Il y a d'ailleurs dans l'exercice de cette filière une proximité avec le monde des affaires (l'article IV de la Fonction publique nous interdisant de "faire des ménages", pour user d'une expression ayant cours chez les journalistes, réglemente strictement l'activité de ses membres) dont je n'ai pas l'intention de traiter ici – mon propos n'est pas d'inquisition fiscale – mais qui manifeste, à tout le moins, que l'agneau désintéressé et ignorant du monde qu'est le chercheur moyen n'est vraiment pas armé pour contrer les ambitions de tels athlètes. Voilà bien, pourtant, un domaine où les jeunes Réunionnais ont une chance à saisir. Et c'est possible puisqu'ils ont le matériel le plus performant à leur disposition.
2°) Tous les chats sont gris
Les enseignants-chercheurs ne sont pas de simples répétiteurs. Conformément à cette donnée, un projet du Ministère (qui n'a pas vu le jour et qui a suscité une certaine agitation) avait pour idée d'augmenter le nombre d'heures de cours des enseignants-chercheurs qui ne justifiaient pas, par leurs publications dans des revues indexées, d'une activité de recherche. En effet, quelques heures d'enseignement par semaine pour répéter les mêmes cours pendant un nombre indéterminé d'années, c'est là un travail de répétiteur – travail qui est évidemment nécessaire quand il s'agit d'initiation et qui requiert des talents pédagogiques – mais non pas un travail de chercheur. L'université n'est pas un lieu de formation comme les autres. Les enseignants n'y sont pas simplement supposés former aux métiers, ils ont pour vocation, aussi et je dirais presque essentiellement, de former à la recherche. Et parce qu'on ne peut former à la recherche que si l'on est soi-même en mesure de contribuer aux avancées de la recherche, ils sont dits "enseignants-chercheurs". La question de la production scientifique, que vise l'évaluation ministérielle, est donc tout sauf subsidiaire. Ce qui spécifie à ce titre l'institution postcoloniale, c'est que son recrutement, je l'ai dit, et son fonctionnement, je vais le montrer par des exemples, échappent largement aux règles de l'évaluation qui sont au principe de l'administration de la recherche.
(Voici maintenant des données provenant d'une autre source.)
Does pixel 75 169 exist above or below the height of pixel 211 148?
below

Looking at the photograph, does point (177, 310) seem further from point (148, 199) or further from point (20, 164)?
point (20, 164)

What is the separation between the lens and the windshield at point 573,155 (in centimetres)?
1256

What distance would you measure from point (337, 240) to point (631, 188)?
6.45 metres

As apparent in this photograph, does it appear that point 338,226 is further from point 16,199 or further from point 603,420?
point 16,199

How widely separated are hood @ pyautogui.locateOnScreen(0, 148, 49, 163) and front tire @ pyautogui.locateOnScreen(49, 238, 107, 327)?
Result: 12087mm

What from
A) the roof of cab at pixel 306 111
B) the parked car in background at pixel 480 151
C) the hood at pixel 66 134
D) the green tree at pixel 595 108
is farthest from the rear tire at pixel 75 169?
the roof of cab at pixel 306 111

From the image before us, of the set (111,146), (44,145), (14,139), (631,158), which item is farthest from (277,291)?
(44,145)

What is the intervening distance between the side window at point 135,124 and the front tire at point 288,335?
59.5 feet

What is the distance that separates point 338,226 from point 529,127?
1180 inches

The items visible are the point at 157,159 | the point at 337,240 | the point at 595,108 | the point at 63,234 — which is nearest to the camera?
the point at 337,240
Il existe dans toutes les universités un Conseil scientifique qui a pour objet d'évaluer, a priori et a posteriori, les programmes de recherche des différents laboratoires et de répartir les crédits en conséquence. Les membres de ce Conseil sont élus par les enseignants-chercheurs et tout enseignant-chercheur peut s'y porter candidat. Dans la généralité des universités, celui dont la production scientifique n'est pas significative est dissuadé ou récusé par ses collègues, mais il a réglementairement le droit de se présenter comme les autres. Il n'est pas besoin de faire un dessin pour imaginer à quoi peut ressembler un Conseil scientifique à l'université de la Réunion. N'importe qui peut donc à bon droit s'y improviser spécialiste d'à peu près n'importe quoi. Un spécialiste d'ethnomusicologie qui ignore à quoi sert une clé de fa devient, l'année suivante, spécialiste du diabète... Le fait d'entrer à l'université de la Réunion paraît en effet conférer, comme par magie, la compétence. Personne n'y viendra vous demander compte de vos travaux. Il faut reconnaître qu'il est plus sympathique, et plus démocratique, de considérer qu'au Loto de la recherche tous les enseignants sont des prix Nobel en puissance. Avec cette conséquence que, tous les chats étant gris, les projets scientifiques de quelque consistance n'ont aucune chance de prospérer.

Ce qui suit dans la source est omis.